**EXERCISES TO COMPLETE**
1. Answer these from the passage on roof condensation, one line each:
(a) How many roofs did the SPRI field study test, and in which climate zone were they located?
(b) In how many of those roofs did SPRI find surface moisture on the insulation face?
(c) What kind of roof membrane does Target use exclusively?
2. Using the passage on roof condensation, explain how Target is able to keep the original insulation when it reroofs a building.
3. Carry on the passage on roof condensation from its last sentence, keeping the same style.

**QUOTED PASSAGE**
*-*-*

SPRI, the trade association representing the single-ply roofing industry, sponsored a field study published in 2011 to investigate the condensation phenomenon. It performed test cuts on 10 roofs during winter months, all located in ASHRAE's Climate Zone 5. All roofs were at least 5 years old and consisted of a single layer of polyisocyanurate insulation applied directly to a steel deck with a mechanically fastened single-ply cool membrane over climate-controlled spaces.

In seven of the 10 roofs, SPRI found no evidence of any moisture. In three of the roofs, it detected surface moisture on the insulation face. No evidence of detrimental effects to the roof assembly was observed. SPRI did not return to the same roofs during the summer to determine whether, as would be expected, the insulation was dry. SPRI also did not open dark-colored roofs under the same conditions to determine whether they exhibited similar levels of moisture within a similar roof construction over a similar occupied space in the same climate.

As previously noted, during the past few decades, Target has standardized its roof systems and only uses highly reflective thermoplastic PVC roof membranes. Target has an exemplary proactive approach to the maintenance and replacement of its roofs, systematically monitoring and tracking them. As a membrane on a given roof approaches the end of its service life, Target pre-emptively removes and replaces it with a new membrane. In doing so, the company is able to simply replace the membrane, while preserving the original insulation. Every year, Target replaces dozens of roofs across the U.S. in this manner. With the exception of localized leakage at punctures or other similar damage, Target does not encounter wet insulation and the existing insulation is left in place to provide decades of more service in all cases.

*-*-*

**SUPPLIED ENTRIES**
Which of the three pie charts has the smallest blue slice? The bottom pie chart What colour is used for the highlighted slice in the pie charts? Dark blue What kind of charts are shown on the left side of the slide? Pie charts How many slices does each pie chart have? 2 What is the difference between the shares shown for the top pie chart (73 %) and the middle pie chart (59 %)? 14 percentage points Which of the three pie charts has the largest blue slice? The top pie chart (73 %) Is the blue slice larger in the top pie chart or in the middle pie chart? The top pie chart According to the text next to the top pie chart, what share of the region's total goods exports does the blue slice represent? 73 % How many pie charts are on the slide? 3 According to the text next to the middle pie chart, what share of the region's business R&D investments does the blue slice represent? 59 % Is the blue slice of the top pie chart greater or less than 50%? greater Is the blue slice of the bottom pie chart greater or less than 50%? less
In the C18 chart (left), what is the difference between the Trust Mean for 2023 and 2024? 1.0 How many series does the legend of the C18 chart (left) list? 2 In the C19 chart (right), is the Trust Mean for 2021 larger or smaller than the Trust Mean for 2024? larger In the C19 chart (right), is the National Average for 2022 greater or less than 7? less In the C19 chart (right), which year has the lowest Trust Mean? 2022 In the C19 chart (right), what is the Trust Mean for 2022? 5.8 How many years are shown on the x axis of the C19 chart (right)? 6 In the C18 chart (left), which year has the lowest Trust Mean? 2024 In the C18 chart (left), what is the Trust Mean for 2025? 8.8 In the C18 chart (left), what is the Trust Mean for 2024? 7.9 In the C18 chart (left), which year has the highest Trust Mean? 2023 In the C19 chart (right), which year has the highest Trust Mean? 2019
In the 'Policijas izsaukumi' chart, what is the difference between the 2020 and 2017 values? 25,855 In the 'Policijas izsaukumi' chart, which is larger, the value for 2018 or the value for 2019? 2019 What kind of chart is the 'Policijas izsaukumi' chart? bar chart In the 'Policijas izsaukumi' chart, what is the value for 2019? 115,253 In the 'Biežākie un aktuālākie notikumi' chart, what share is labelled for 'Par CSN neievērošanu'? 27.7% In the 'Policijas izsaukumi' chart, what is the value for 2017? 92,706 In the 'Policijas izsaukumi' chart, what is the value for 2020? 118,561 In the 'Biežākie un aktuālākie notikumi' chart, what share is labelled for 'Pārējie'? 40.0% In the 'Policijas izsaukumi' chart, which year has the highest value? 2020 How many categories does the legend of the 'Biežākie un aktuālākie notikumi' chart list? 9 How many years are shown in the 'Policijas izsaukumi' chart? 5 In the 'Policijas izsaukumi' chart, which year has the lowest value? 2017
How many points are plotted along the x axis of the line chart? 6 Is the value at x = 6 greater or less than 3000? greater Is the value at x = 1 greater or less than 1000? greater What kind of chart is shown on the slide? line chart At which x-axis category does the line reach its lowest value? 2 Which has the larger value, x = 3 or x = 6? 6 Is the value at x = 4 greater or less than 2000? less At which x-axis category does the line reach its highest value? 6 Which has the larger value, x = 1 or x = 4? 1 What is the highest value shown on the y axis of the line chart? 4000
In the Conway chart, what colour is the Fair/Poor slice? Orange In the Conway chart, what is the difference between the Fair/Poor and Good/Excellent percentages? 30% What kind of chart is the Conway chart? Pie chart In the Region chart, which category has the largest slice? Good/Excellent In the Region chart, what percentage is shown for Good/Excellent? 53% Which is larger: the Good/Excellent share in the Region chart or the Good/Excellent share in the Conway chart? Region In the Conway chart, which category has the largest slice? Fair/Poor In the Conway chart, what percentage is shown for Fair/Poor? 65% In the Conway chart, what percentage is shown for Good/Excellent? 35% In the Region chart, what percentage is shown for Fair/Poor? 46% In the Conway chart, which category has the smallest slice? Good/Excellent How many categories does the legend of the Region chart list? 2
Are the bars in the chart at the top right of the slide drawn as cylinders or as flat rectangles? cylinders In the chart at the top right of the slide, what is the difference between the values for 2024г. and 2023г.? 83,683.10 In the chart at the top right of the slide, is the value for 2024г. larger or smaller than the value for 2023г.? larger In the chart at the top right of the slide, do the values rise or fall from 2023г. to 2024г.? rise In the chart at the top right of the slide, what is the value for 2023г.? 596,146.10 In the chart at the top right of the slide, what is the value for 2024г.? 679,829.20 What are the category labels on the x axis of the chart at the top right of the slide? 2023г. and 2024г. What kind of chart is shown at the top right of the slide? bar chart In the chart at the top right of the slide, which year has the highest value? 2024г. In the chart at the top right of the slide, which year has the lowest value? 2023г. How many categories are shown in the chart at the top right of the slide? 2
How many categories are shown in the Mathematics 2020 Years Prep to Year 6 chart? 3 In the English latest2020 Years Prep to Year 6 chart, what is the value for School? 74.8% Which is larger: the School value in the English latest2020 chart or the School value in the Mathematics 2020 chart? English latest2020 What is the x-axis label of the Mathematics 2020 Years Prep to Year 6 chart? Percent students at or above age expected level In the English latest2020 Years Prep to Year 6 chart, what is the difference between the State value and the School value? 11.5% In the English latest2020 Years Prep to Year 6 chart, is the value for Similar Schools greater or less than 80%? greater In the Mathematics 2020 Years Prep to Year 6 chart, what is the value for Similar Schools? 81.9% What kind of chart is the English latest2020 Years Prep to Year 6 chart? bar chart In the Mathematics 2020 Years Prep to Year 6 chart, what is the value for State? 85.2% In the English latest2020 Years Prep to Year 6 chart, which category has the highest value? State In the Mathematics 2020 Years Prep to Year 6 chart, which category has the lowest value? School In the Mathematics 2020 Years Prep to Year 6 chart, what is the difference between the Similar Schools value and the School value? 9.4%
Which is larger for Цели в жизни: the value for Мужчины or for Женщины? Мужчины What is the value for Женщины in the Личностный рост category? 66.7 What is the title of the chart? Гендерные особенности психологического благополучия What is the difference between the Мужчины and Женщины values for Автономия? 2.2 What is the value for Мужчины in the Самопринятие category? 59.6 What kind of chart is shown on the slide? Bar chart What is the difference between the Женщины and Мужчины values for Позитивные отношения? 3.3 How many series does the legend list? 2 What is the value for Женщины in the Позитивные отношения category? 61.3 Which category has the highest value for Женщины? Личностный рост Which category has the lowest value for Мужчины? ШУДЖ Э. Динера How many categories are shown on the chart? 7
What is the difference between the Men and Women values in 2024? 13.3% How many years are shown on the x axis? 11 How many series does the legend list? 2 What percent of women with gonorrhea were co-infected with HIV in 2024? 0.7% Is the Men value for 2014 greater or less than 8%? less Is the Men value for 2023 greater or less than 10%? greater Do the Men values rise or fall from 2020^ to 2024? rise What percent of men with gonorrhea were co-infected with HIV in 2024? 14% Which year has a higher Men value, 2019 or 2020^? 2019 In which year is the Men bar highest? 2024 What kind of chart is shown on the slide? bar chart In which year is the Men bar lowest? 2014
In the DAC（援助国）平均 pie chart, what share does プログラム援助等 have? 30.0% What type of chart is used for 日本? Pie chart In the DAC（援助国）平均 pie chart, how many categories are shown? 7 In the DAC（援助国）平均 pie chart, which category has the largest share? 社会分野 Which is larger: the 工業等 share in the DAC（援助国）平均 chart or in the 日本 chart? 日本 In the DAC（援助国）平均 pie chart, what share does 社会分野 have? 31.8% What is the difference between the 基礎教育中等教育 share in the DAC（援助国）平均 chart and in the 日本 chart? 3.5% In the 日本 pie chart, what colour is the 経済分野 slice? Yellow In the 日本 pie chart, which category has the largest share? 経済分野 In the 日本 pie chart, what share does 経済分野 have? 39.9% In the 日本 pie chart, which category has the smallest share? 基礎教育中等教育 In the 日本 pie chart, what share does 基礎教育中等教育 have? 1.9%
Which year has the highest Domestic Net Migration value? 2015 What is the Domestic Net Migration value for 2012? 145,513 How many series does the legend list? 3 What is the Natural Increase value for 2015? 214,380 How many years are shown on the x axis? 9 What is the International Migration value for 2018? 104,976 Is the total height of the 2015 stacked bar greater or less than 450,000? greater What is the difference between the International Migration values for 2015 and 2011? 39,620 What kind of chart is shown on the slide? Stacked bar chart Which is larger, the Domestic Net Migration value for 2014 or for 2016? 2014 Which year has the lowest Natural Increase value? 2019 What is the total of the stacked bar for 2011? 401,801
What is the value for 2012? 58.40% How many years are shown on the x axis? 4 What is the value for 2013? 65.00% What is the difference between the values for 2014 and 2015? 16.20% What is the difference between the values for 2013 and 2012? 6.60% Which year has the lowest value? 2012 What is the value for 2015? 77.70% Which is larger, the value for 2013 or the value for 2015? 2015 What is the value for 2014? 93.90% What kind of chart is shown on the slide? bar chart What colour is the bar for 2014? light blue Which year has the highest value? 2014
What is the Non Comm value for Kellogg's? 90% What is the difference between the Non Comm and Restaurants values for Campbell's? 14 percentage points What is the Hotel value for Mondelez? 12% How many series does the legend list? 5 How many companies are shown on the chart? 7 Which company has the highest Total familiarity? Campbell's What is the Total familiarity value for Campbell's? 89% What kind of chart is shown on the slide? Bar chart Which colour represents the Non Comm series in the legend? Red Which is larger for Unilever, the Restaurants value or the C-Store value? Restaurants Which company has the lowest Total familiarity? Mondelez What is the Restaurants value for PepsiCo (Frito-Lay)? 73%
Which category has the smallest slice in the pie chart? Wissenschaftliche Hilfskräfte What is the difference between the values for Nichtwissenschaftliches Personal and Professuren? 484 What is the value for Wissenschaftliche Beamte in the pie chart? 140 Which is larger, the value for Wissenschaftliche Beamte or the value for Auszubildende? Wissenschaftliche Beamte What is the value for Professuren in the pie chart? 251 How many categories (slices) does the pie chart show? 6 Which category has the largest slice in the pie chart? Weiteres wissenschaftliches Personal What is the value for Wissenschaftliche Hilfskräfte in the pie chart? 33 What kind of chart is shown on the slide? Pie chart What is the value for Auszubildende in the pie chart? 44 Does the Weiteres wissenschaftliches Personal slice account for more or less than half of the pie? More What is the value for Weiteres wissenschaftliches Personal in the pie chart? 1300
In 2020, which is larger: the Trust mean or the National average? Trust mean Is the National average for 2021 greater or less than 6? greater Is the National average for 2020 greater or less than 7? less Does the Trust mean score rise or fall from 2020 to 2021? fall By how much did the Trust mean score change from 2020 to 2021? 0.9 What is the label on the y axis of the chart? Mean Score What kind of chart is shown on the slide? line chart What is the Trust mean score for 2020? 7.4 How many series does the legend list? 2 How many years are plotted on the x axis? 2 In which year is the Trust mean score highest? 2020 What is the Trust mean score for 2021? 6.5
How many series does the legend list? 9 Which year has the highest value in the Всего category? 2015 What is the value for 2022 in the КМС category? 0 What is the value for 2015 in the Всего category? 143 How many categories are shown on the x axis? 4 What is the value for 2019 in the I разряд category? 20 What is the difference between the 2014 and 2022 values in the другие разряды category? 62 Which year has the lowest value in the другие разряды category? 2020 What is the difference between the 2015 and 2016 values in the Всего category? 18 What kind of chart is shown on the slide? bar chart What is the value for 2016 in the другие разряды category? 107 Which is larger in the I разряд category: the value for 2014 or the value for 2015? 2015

*-*-*

**ANSWERS PER TASK**
1.
(a) Ten roofs, all in ASHRAE's Climate Zone 5.
(b) Three.
(c) Highly reflective thermoplastic PVC membranes.

2. Target monitors and tracks its roofs and replaces a membrane before it reaches the end of its service life. Because it acts pre-emptively, the company only needs to swap out the membrane, so the original insulation stays in place.

3.
Poorly designed and/or installed roof systems, regardless of membrane color, will perform poorly. Regarding the potential for condensation in cold climates, the Department of Energy states: "While this issue has been observed in both cool and dark roofs in cold climates, the authors are not aware of any data that clearly demonstrates a higher occurrence in cool roofs."

According to SPRI statistics, during the past decade, about 5.5 billion square feet of thermoplastic (PVC and TPO) roof membranes have been installed in ASHRAE Climate Zones 5 and higher, just under half the total amount sold in the U.S. during the same time period. More than 2 billion square feet have been installed in zones 6 and 7 alone. In addition to Target, many of the leading retailers, typically amongst the biggest facility owners in the country, use cool thermoplastic roofs exclusively on their facilities across the U.S. These numbers speak for themselves.

A bright future

Light-colored thermoplastic PVC roof membranes have been used in the U.S. since the 1970s. Since then, the member companies of the Vinyl Roofing Division of the Chemical Fabrics and Film Association, which represent the leading manufacturers of vinyl roof systems in North America, have sold about 5 billion square feet of vinyl roof systems. These products have track records of proven performance second to none in all climates. The attempts to discredit cool roofs in northern climates do not stand up to informed, scientific scrutiny, and they certainly do not reflect the decades of experience using thermoplastic PVC membranes in these climates.

As the U.S. becomes more energy-conscious, the inherent benefits of these and other reflective roofing materials have taken on a higher profile. In northern climates where the net energy savings may be modest on a given building, peak energy demand reduction and mitigation of the urban heat-island effects are becoming increasingly important, and there is no sign of these trends reversing themselves in the foreseeable future.

Stanley P. Graveline is vice president of technical services for Sika Sarnafil, Canton, Mass., and a Technical Committee member of the Vinyl Roofing Division of the Chemical Fabrics and Film Association.